Spatial reasoning dataset excerpts:

********************

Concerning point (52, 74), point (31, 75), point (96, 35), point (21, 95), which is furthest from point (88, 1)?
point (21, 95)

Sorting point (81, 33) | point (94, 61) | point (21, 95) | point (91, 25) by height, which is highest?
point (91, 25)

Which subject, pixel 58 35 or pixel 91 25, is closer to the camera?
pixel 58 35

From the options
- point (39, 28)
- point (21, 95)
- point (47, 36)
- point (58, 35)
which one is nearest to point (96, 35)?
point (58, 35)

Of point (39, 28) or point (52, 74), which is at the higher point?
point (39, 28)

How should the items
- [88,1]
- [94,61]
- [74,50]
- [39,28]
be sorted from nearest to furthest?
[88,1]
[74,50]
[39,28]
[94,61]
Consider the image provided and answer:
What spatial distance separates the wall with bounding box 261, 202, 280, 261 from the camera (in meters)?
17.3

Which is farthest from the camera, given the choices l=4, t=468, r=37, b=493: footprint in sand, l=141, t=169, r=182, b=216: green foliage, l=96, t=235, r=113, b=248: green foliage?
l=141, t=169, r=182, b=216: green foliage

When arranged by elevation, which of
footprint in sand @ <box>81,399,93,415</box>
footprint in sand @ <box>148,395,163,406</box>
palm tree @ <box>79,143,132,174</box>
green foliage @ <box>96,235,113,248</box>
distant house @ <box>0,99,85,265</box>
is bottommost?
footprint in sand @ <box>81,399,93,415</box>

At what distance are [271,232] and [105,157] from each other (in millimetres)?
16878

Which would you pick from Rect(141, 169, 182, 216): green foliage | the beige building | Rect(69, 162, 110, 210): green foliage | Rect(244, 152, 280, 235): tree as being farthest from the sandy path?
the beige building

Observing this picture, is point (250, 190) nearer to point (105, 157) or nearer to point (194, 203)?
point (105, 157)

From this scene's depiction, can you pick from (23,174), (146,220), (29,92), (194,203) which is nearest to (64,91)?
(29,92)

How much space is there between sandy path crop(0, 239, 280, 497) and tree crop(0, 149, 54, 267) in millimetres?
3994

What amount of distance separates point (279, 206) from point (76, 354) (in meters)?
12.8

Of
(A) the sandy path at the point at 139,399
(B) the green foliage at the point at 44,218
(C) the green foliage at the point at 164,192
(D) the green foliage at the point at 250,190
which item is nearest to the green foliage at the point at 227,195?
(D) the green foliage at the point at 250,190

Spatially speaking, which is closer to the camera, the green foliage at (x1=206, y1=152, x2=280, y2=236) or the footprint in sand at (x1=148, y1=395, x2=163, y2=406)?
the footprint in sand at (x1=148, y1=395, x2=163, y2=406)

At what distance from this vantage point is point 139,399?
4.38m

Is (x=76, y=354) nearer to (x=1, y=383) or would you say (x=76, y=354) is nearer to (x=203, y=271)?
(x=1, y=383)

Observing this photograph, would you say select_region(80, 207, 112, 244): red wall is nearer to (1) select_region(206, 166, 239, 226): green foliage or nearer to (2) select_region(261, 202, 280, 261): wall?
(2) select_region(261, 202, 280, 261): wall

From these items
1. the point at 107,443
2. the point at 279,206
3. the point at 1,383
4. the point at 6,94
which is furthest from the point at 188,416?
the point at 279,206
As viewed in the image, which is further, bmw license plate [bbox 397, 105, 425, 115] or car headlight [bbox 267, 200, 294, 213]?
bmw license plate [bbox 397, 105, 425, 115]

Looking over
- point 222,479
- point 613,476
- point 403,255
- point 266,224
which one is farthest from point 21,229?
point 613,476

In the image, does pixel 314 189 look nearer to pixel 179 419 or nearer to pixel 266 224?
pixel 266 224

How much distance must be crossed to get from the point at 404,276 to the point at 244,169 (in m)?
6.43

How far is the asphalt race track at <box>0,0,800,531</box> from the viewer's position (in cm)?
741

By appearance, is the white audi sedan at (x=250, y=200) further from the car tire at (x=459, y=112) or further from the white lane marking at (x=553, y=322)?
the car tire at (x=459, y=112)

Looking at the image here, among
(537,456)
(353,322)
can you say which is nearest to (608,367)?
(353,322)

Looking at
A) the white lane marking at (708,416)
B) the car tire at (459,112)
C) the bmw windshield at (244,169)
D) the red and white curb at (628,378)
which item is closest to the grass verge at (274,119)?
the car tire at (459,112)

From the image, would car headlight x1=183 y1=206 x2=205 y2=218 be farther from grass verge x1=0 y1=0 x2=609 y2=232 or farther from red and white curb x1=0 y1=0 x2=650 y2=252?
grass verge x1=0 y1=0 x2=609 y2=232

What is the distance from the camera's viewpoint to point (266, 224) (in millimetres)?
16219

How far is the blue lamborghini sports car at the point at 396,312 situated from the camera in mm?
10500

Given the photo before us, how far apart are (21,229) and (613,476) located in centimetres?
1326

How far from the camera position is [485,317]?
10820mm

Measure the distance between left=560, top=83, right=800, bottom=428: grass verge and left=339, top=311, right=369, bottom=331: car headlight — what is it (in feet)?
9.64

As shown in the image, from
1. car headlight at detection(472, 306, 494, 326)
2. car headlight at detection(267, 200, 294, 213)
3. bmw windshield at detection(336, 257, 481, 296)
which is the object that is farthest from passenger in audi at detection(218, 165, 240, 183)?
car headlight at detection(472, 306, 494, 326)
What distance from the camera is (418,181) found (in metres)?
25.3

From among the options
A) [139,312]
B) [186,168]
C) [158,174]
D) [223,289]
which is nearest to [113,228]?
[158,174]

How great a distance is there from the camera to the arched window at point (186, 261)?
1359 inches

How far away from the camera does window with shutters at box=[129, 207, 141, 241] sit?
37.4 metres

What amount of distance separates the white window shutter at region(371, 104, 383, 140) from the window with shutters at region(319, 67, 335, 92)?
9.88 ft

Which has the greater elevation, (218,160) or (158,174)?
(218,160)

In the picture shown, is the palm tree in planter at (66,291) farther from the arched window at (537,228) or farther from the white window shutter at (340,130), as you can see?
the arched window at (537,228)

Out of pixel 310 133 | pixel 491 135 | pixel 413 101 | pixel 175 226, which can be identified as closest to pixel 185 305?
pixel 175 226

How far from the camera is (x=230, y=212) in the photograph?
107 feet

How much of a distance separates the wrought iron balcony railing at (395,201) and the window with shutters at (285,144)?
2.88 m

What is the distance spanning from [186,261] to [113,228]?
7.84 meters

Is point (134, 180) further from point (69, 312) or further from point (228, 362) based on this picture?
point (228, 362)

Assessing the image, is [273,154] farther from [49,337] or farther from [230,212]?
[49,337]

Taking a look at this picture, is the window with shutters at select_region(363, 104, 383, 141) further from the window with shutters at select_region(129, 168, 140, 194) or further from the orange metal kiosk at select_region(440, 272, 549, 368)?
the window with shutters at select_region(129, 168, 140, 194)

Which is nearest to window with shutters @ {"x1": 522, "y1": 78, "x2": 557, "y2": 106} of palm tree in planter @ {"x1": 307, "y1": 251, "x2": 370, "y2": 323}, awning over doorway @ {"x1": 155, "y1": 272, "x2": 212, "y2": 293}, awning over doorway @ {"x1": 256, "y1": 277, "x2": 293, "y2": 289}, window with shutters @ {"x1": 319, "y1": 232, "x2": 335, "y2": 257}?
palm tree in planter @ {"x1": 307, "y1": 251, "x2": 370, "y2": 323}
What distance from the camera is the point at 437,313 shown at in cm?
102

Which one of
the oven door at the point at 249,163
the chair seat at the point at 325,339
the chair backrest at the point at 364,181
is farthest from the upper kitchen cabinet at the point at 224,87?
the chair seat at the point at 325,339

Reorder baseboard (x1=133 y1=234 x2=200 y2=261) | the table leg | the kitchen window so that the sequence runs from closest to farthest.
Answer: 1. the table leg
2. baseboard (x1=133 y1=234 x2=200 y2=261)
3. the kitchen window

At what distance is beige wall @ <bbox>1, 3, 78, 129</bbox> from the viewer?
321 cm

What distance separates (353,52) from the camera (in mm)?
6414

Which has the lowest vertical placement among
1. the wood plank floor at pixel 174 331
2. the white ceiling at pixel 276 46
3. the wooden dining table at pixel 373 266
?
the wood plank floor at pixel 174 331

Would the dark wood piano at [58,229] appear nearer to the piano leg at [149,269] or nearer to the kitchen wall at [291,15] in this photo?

********************

What the exercise asks: Produce an exact copy of the lines from the one containing "What distance from the camera is the" through the last line, and of nothing else.

Answer to the task:
What distance from the camera is the point at 437,313 shown at in cm?
102

Which one of
the oven door at the point at 249,163
the chair seat at the point at 325,339
the chair backrest at the point at 364,181
is farthest from the upper kitchen cabinet at the point at 224,87?
the chair seat at the point at 325,339

Reorder baseboard (x1=133 y1=234 x2=200 y2=261) | the table leg | the kitchen window so that the sequence runs from closest to farthest.
Answer: 1. the table leg
2. baseboard (x1=133 y1=234 x2=200 y2=261)
3. the kitchen window

At what distance is beige wall @ <bbox>1, 3, 78, 129</bbox> from the viewer?
321 cm

What distance separates (353,52) from the camera (in mm)?
6414

Which has the lowest vertical placement among
1. the wood plank floor at pixel 174 331
2. the white ceiling at pixel 276 46
3. the wooden dining table at pixel 373 266
?
the wood plank floor at pixel 174 331

Would the dark wood piano at [58,229] appear nearer to the piano leg at [149,269] or nearer to the kitchen wall at [291,15] in this photo?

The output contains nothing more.